Jakarta, Intermask – Menteri Keuangan Purbaya Yudhi Sadewa menyatakan akan mengambil langkah tegas terhadap perusahaan baja asal China yang diduga menunggak pajak, meskipun perusahaan tersebut memiliki pendapatan tahunan yang diperkirakan mencapai Rp4 triliun.
Menurut Purbaya, penindakan tersebut akan diawali dengan pembenahan internal pada unit pemungut penerimaan negara, yaitu Direktorat Jenderal Pajak (DJP) dan Direktorat Jenderal Bea dan Cukai (DJBC). Ia menegaskan pentingnya penataan organisasi agar kedua instansi tersebut dapat bekerja lebih optimal ke depan.
“Kita akan rapikan organisasi Pajak dan Bea Cukai supaya bekerja lebih serius ke depan,” ujar Purbaya dalam Konferensi Pers APBN KiTa edisi Januari, Kamis (8/1).
Purbaya menilai potensi penerimaan pajak dari perusahaan baja asal China itu sangat besar, seiring dengan nilai pendapatannya yang mencapai sekitar Rp4 triliun per tahun. Ia mengungkapkan bahwa perusahaan tersebut dimiliki oleh pengusaha asal China dan dijalankan oleh tenaga kerja warga negara China yang tidak menggunakan bahasa Indonesia. Selain itu, penjualan dilakukan secara langsung kepada klien dengan sistem pembayaran tunai, namun tanpa melakukan kewajiban pemungutan Pajak Pertambahan Nilai (PPN).
“Pengusahanya dari China, punya perusahaan di sini, orang China semua, enggak bisa bahasa indonesia. Jual langsung ke klien cash basis, enggak bayar PPN,” tegas Purbaya.
Penindakan terhadap praktik pengemplangan pajak tersebut akan menjadi salah satu fokus utama kebijakan Purbaya ke depan. Hal ini juga kembali ditekankan oleh Presiden Prabowo Subianto dalam agenda retret awal tahun bersama para menteri kabinet yang berlangsung pada Selasa (6/1).
Purbaya menceritakan bahwa dalam pertemuan tersebut, Presiden Prabowo kembali menyinggung persoalan kinerja aparat pajak dan bea cukai. “Saya disindir lagi dalam pertemuan kemarin dengan presiden di Hambalang, dia bilang apakah kita akan mau dikibulin terus oleh (orang) Pajak dan Bea Cukai. Itu pesan ke saya dari presiden, walaupun dia nggak melihat ke saya, tapi deg kan ke sini,” ungkapnya.
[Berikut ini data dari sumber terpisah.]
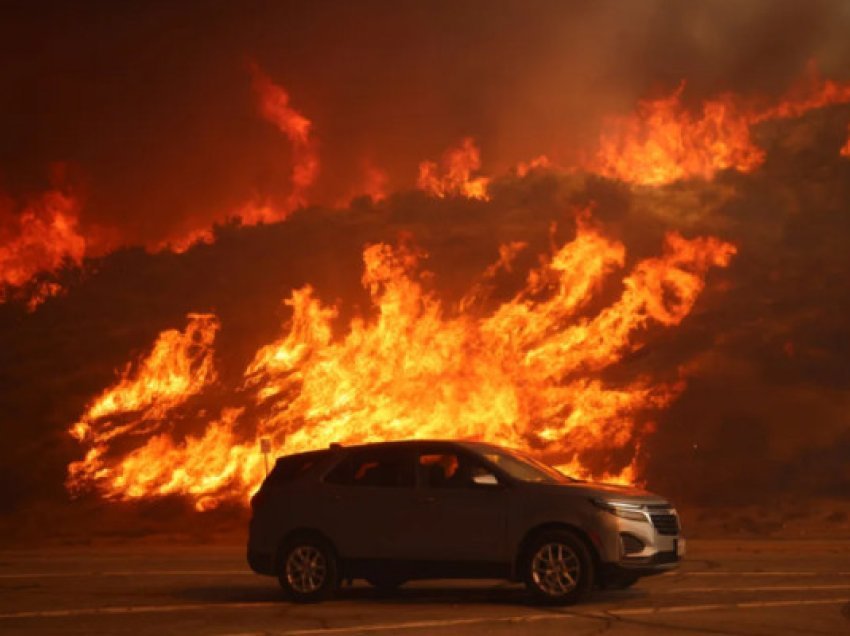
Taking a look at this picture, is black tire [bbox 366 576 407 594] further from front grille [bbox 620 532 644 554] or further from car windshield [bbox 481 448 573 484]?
front grille [bbox 620 532 644 554]

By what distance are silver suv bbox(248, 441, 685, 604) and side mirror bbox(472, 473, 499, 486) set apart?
0.01m

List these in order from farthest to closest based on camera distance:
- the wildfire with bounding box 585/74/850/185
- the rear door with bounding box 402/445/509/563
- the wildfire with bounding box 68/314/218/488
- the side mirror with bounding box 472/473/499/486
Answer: the wildfire with bounding box 585/74/850/185 < the wildfire with bounding box 68/314/218/488 < the side mirror with bounding box 472/473/499/486 < the rear door with bounding box 402/445/509/563

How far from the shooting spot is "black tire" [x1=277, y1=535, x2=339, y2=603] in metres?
14.1

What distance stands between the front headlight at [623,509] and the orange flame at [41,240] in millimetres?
40606

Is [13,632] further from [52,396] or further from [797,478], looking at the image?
[52,396]

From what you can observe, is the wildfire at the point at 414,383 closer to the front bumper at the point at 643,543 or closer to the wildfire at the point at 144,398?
the wildfire at the point at 144,398

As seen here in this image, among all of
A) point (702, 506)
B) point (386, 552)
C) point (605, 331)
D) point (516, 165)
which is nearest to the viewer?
point (386, 552)

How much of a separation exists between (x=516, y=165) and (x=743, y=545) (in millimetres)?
32124

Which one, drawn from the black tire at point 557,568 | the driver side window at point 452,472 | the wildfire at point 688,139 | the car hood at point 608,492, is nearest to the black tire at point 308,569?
the driver side window at point 452,472

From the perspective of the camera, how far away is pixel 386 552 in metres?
13.9

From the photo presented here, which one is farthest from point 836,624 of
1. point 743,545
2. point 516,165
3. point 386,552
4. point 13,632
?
point 516,165

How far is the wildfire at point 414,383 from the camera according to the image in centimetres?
3388

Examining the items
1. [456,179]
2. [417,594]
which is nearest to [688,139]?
[456,179]

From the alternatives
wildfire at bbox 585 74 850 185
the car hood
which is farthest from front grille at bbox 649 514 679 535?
wildfire at bbox 585 74 850 185
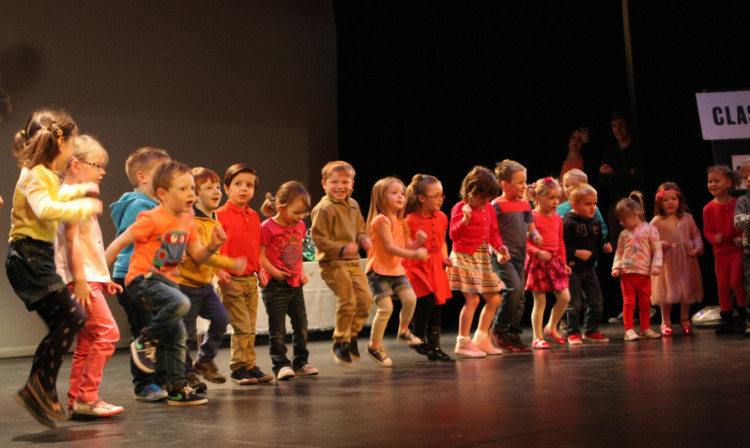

Selain persoalan tunggakan pajak, Purbaya juga menyampaikan bahwa Presiden Prabowo menyoroti praktik pencantuman nilai barang di bawah harga sebenarnya atau under invoicing yang masih kerap terjadi dan melibatkan oknum pegawai DJBC. Di sisi lain, praktik penghindaran pajak juga masih ditemukan dengan melibatkan pegawai DJP.
“Ada praktek under invoicing yang masih besar yang tidak terdeteksi di pajak dan bea cukai,” pungkas Purbaya.